Вижу, у Ибрахим-бека задрожали руки. Он изменился в лице, пришел в полное смятение духа, тут же разорвал письмо в мелкие клочки и, швырнув их на пол, воскликнул:

— Сам не знаю, что за проклятье я ношу на себе! Неприятности так и преследуют меня! Можно подумать, что все эти известия специально собрали, чтобы прижечь каленым железом мое сердце. И не ведают того, что мое бедное сердце и без того просто кровоточащий кусок мяса. О жестокий человек! Будто специально для встречи со мной он приготовил мне этот гостинец! Клянусь творцом, после всего этого я скорее соглашусь, чтобы иранский консул разграбил все мое имущество и самого меня подверг любым напастям, лишь бы после моей смерти не врывались в мой дом для раздела имущества эти бритые христиане, одетые в шляпы, подобные мискам. Несведущие люди полагают, будто в России нет произвола и чиновники там не берут взяток. Клянусь богом, дать им волю, так они, подобно теленку Хаджи Насреддина, будут резвиться, пожалуй, попрытче [210] иранских чиновников! Но вся беда в том, что у нас загрязнен сам источник. Если уж какого-нибудь русского чиновника поймают на взятках, то ему не отвертеться, там сразу доберутся до сути дела и даже обращение к заступничеству царской фамилии не поможет. Что вынесет суд возмездием за его проступок, то и будет исполнено — на этом стоит правосудие. Если уж дело дошло до суда, то, согласно действующим законам, все будет доведено до конца так, как говорили великие люди: «Разумная жестокость — основа справедливости». А в нашем несчастном Иране ежели кто-нибудь растратит сто тысяч туманов государственных средств или же позарится на чужое добро, то хоть и обнаружится растрата или хищение, он всегда сможет выйти сухим из воды. Даст взятку в двадцать тысяч туманов тому, кто расследует дело, а остальное преспокойно заберет себе.

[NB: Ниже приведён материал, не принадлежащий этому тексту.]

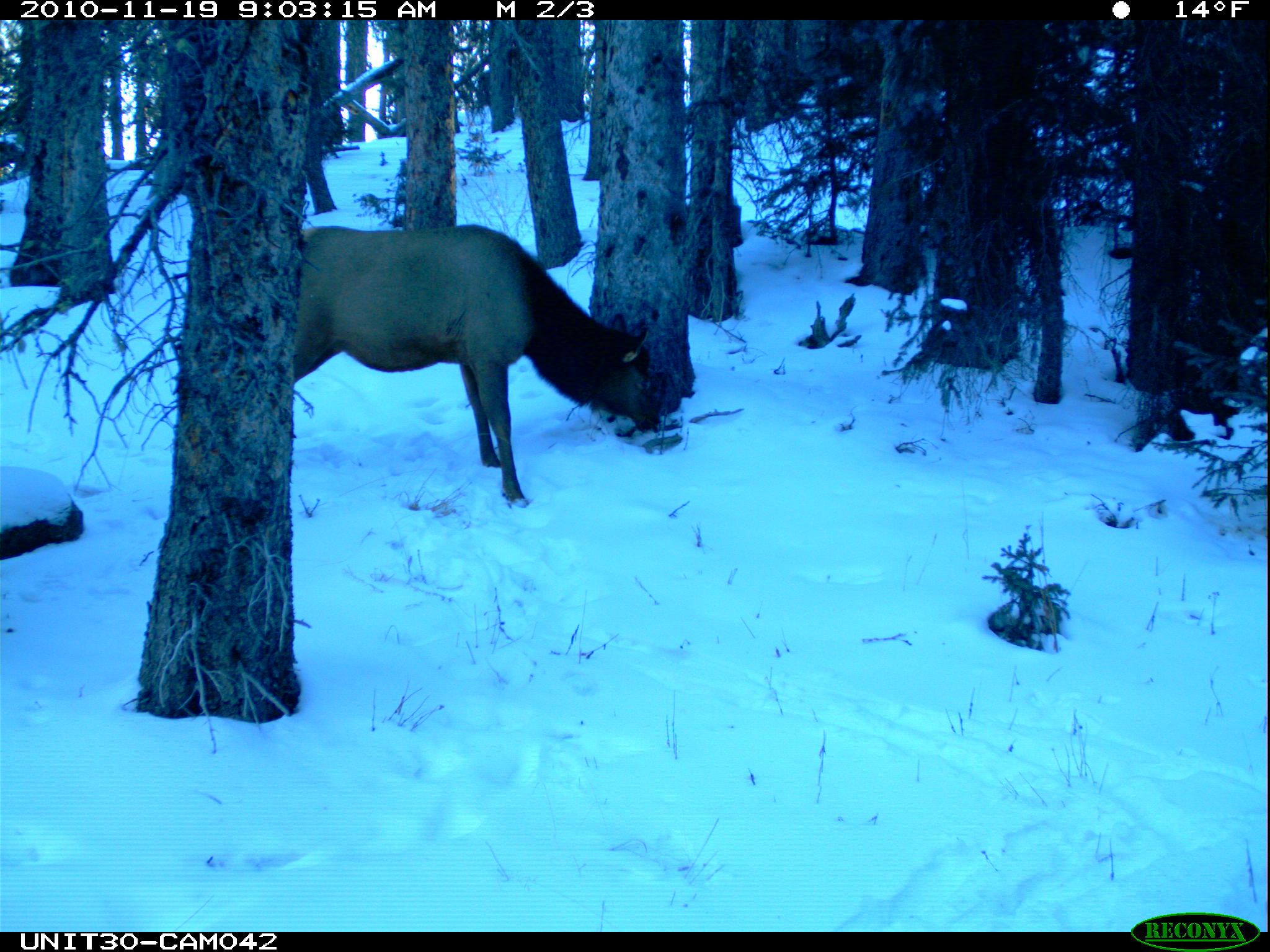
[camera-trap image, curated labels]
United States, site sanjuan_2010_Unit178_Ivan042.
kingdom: Animalia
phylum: Chordata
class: Mammalia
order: Artiodactyla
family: Cervidae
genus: Cervus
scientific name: Cervus elaphus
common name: red deer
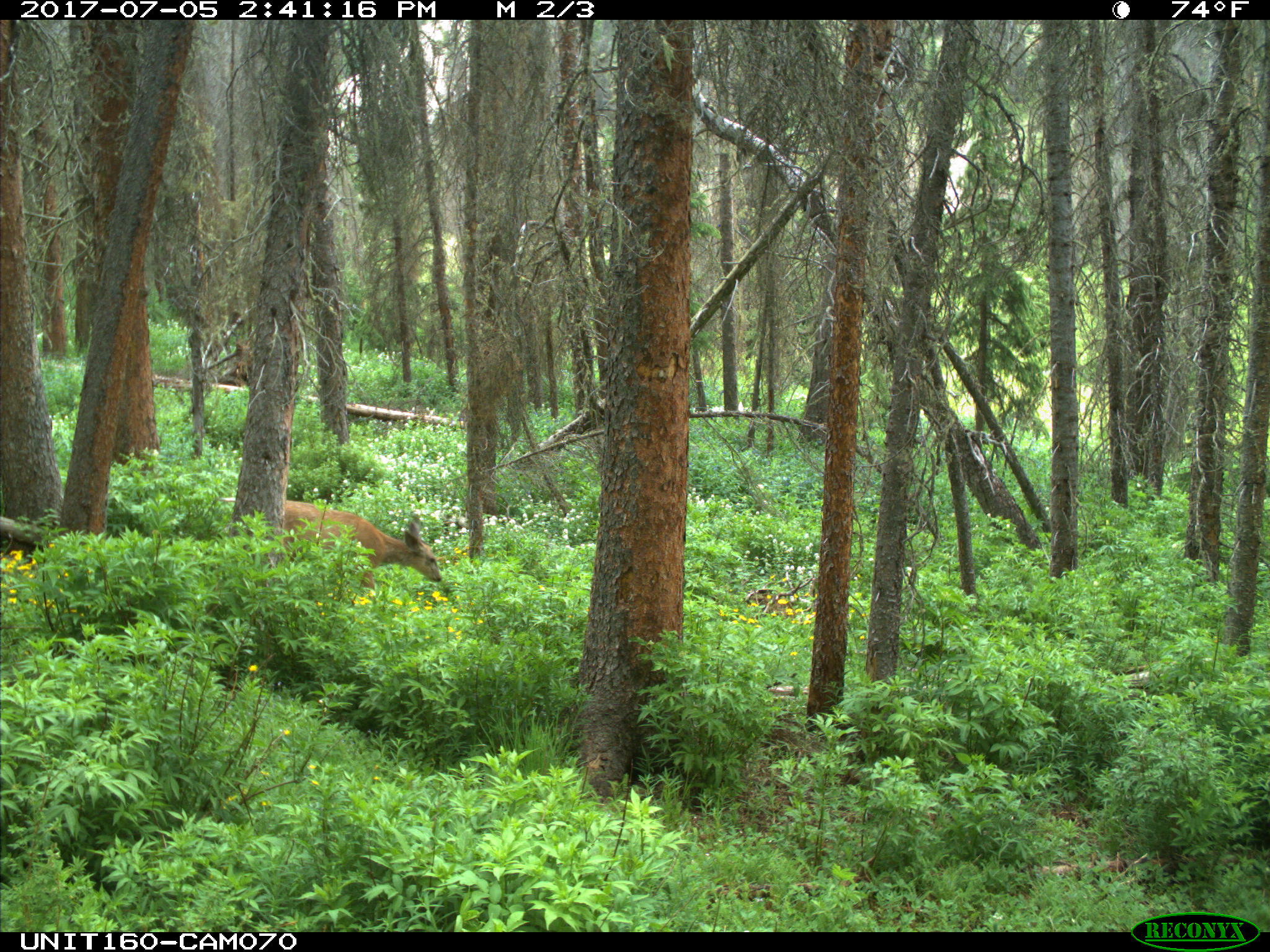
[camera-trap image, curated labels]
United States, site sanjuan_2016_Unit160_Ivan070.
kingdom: Animalia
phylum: Chordata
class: Mammalia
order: Artiodactyla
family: Cervidae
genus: Odocoileus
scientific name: Odocoileus hemionus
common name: mule deer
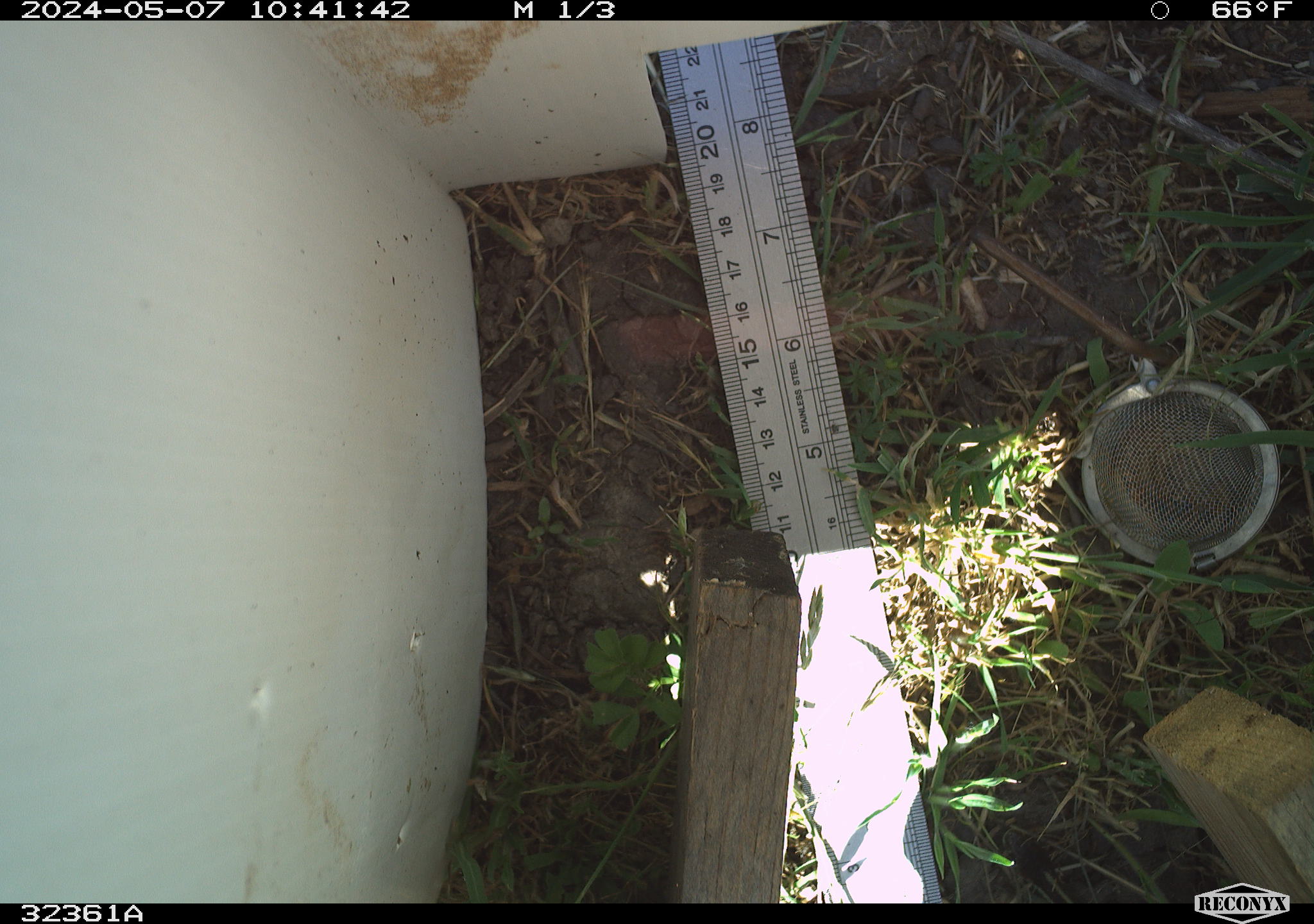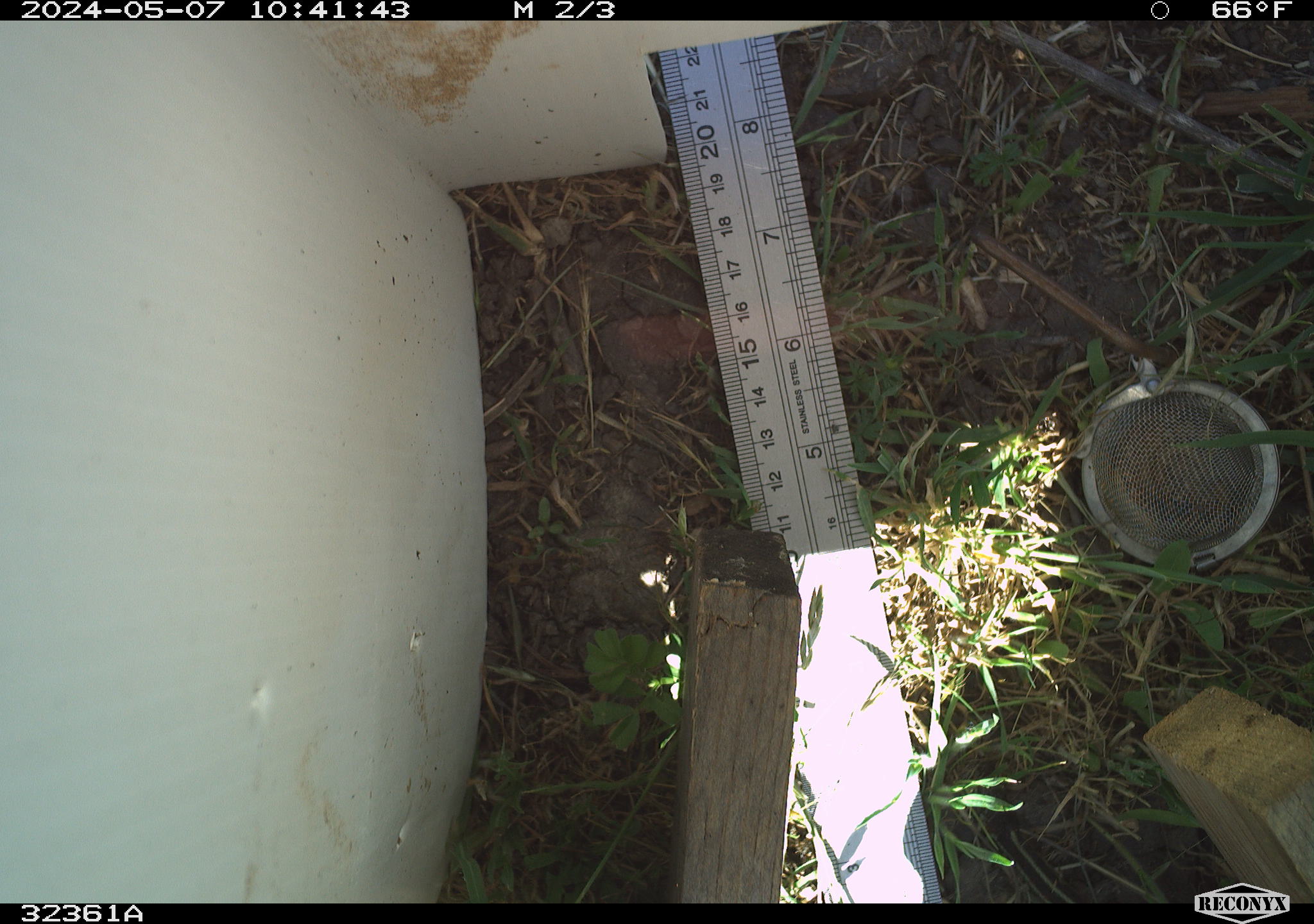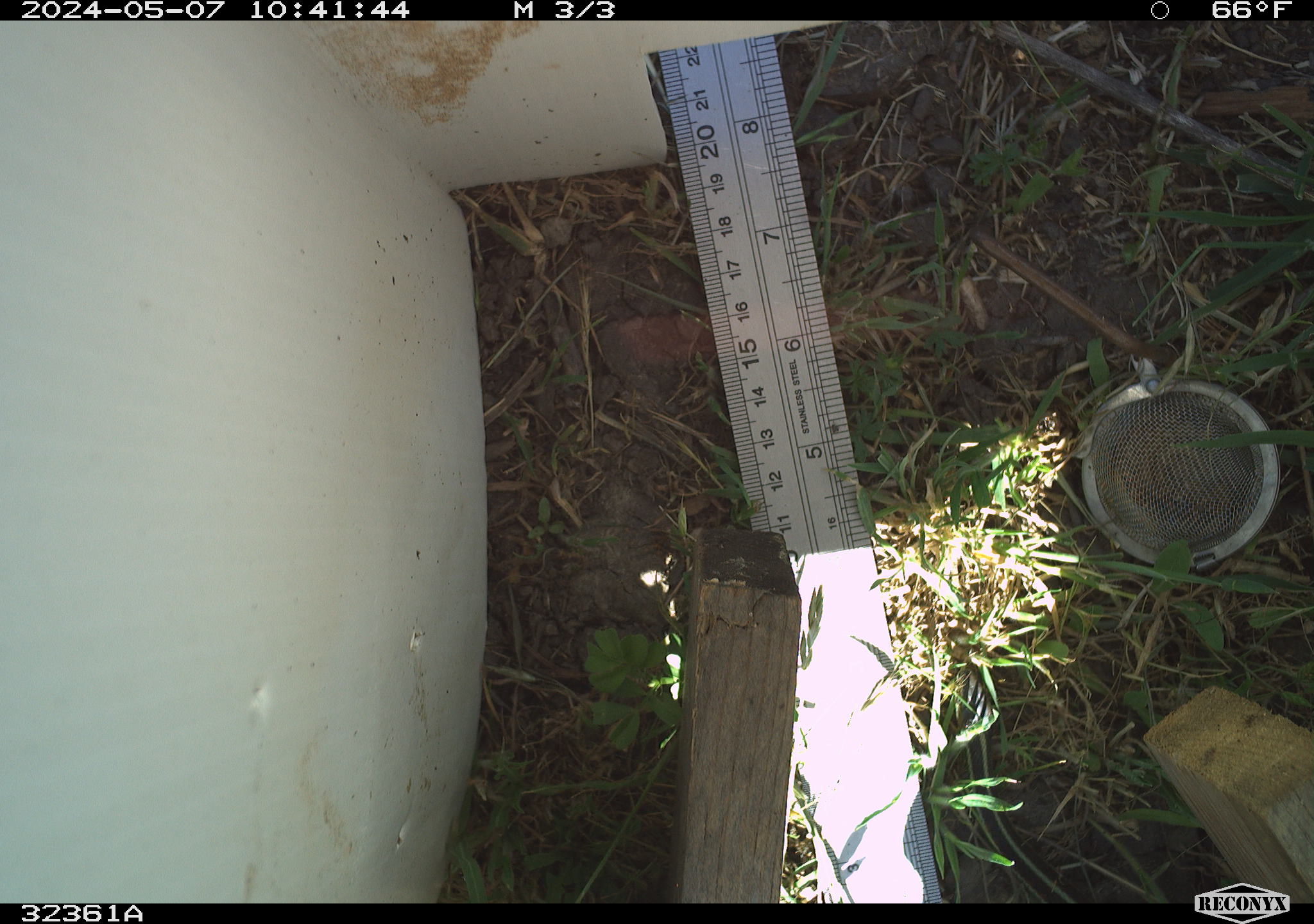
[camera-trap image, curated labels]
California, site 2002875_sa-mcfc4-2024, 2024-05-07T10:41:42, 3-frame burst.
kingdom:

Я давно знал силу патриотических чувств Ибрахим-бека, и все же полагал, что после путешествия, во время которого он вдоволь насмотрелся на всякие мерзости, огонь его патриотизма несколько поугас. Однако теперь, узнав о его приключениях и выслушав подробный рассказ, я увидел, что ошибался. Его любовь к родине только возросла. Тогда я решил про себя, что эти его чувства не случайные и не наносные, а присущи ему от природы, «вошли с него с молоком матери и отлетят вместе с душой».

Поистине, его непрестанные тяжкие вздохи как огнем опалили мое сердце. Я дал волю своему порыву, вне себя вскочил с места, плача, заключил его в объятия и, расцеловав его лицо, воскликнул:

— Благословен будь тот отец, что вырастил тебя, благословенна будь та мать, что родила тебя! Действительно, ты правильно понял и выразил мысль: загрязнен самый источник. Не все мусульманские правители — тираны и не все правители-иноверцы — праведники. У нас здесь тоже есть консул-армянин, так он в тысячу раз более жесток и коварен, чем его мусульманские предшественники. Не знаю, каким образом он попал в консульство, но он творит там такие дела, что это не поддается никакому описанию. Уже давно бразды правления людьми всех сословий вручены этому тирану. Он безраздельно распоряжается жизнью и имуществом людей и настолько обнаглел, нападая на бедных и лишая чести богатых, что все как один благословляют в молитвах прежних консулов. Один из моих друзей рассказывал следующее: «Несколько дней тому назад я шел по какому-то делу в консульство и увидел там двух простолюдинов. Один из них, истец, подал на другого жалобу с требованием уплаты долга. Должник заявил: “У меня нет денег, чтобы выплатить этот долг”. Тогда истец закричал: “Хан, да буду я твоей жертвой, ты спроси у этого бессовестного, у меня армянские даровые деньги, что ли?!”. Все присутствующие рассмеялись, и хотя хан сам чуть-чуть усмехнулся этим словам, я заметил, что он изменился в лице. И что удивительно: этот самый консул-армянин считает, будто в его официальные обязанности входит рассмотрение исков, связанных с браками и разводами! Невозможно, пожалуй, найти более явное доказательство испорченности всей системы. [211]

Всякому, кто насилием вымогает деньги у подчиненных и отдает их как взятку вышестоящим чиновникам, делается доступным получение любой должности. И чем больше взятка, которую он дает, тем он становится ближе к правящим кругам, так что и «христианин сможет стать мусульманским судьей».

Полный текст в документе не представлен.